I continued with my guide from the previous semester as we explored a variant of the earlier problem. We had a different undergrad on the project this time and him and I collaborated a lot. I got to see what the full lifecycle looks like, from wrangling with theory to coding up a full experiment pipeline and was a bit more confident than last time.

Note that your research work will clash with your coursework and you either have to take courses that aren’t all heavy, or have to be able to handle the madness that ensues. There is also no guarantee that you’ll be ready in time for a conference submission. Many things can happen - the pressure becomes crazy, people may leave, etc. You have to pick yourself up and keep going even when the stream is going against you.

It helps to implement ML models and other algorithms by yourself as a way of supplementing your background knowledge.

As before, this course culminated in a project presentation in the presence of an external professor, and the submission of a report.


A core course that is common to MTech and MS students. You are supposed to pick a guide to explore your future thesis with, and the seminar is supposed to be a literature review for this purpose. In my case, I read up on literature broadly within the scope of information diffusion. I discovered a few new interests I didn’t think I’d have, esp. the field of geometric deep learning and the effect of geometries on ML architectures.

My guide was the same as my RnD guide, and we had weekly meetings where I would present a bunch of papers that I had read, and he would make suggestions about possible future work. We progressed in this manner until he was satisfied that I had covered enough material, and then focused on RnD instead as that took up more of our time.

I had to write a seminar report and make a presentation similar to RnD, and presented it to the same external professor. The things I learned from CS899 helped here during the presentation. Once again, seminar and RnD together could take a toll on your course selection, so be wary of that.

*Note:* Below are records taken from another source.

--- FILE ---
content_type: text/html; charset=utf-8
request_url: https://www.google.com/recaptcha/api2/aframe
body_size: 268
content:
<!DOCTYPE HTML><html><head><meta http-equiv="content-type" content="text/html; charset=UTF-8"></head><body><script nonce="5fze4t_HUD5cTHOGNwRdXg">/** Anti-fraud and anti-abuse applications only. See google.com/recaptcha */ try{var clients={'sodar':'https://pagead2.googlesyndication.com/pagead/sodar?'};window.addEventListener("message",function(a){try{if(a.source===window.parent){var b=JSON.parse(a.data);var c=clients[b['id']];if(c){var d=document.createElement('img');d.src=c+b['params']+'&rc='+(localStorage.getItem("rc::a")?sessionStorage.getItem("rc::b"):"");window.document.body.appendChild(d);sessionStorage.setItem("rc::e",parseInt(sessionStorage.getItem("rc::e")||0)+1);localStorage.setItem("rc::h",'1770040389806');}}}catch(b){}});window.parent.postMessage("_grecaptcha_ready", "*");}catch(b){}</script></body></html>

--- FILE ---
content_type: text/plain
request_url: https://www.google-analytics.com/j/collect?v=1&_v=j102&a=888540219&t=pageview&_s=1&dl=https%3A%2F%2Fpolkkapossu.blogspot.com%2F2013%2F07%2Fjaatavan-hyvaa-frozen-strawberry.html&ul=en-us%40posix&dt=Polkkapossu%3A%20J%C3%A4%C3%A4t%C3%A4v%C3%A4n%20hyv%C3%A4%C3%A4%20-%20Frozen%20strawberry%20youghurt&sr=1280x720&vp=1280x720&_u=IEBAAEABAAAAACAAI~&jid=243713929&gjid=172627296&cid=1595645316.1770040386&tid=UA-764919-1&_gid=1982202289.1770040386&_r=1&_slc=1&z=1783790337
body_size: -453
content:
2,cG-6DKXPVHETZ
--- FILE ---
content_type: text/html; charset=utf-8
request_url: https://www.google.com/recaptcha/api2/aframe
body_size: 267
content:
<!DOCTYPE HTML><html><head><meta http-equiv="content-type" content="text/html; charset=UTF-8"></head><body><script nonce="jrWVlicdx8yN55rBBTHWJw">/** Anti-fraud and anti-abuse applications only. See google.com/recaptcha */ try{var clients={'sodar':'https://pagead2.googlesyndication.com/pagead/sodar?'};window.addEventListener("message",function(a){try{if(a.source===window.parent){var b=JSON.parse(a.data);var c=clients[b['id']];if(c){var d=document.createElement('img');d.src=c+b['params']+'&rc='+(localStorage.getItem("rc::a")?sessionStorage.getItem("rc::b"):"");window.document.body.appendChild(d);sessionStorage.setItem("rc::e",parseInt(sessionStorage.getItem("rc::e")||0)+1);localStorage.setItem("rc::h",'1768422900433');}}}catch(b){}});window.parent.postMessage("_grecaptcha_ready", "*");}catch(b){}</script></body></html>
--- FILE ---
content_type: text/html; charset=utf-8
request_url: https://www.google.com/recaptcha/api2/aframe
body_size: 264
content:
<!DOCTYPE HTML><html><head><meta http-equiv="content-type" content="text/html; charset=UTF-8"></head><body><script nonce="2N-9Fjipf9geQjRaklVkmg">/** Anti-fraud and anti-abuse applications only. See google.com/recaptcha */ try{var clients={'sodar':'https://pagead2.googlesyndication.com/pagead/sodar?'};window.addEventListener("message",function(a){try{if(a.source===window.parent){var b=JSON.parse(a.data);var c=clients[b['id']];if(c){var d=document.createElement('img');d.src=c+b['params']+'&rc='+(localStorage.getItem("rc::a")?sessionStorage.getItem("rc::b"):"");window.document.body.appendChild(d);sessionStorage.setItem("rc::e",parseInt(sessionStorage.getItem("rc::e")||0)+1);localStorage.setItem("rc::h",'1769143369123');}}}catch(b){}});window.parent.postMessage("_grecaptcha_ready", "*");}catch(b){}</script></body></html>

As an ending note, you have to take a minimum total of 58 credits worth of courses in the MS program if you are a TA, so you cannot skip any the five electives given in the program structure. The “*” beside an elective denotes that that elective is mandatory for that semester, and that you can’t move it to another semester. So if you plan to retag some courses to additional learning and vice-versa (for e.g. to boost your CPI), make sure that you have taken enough courses to be able to do so.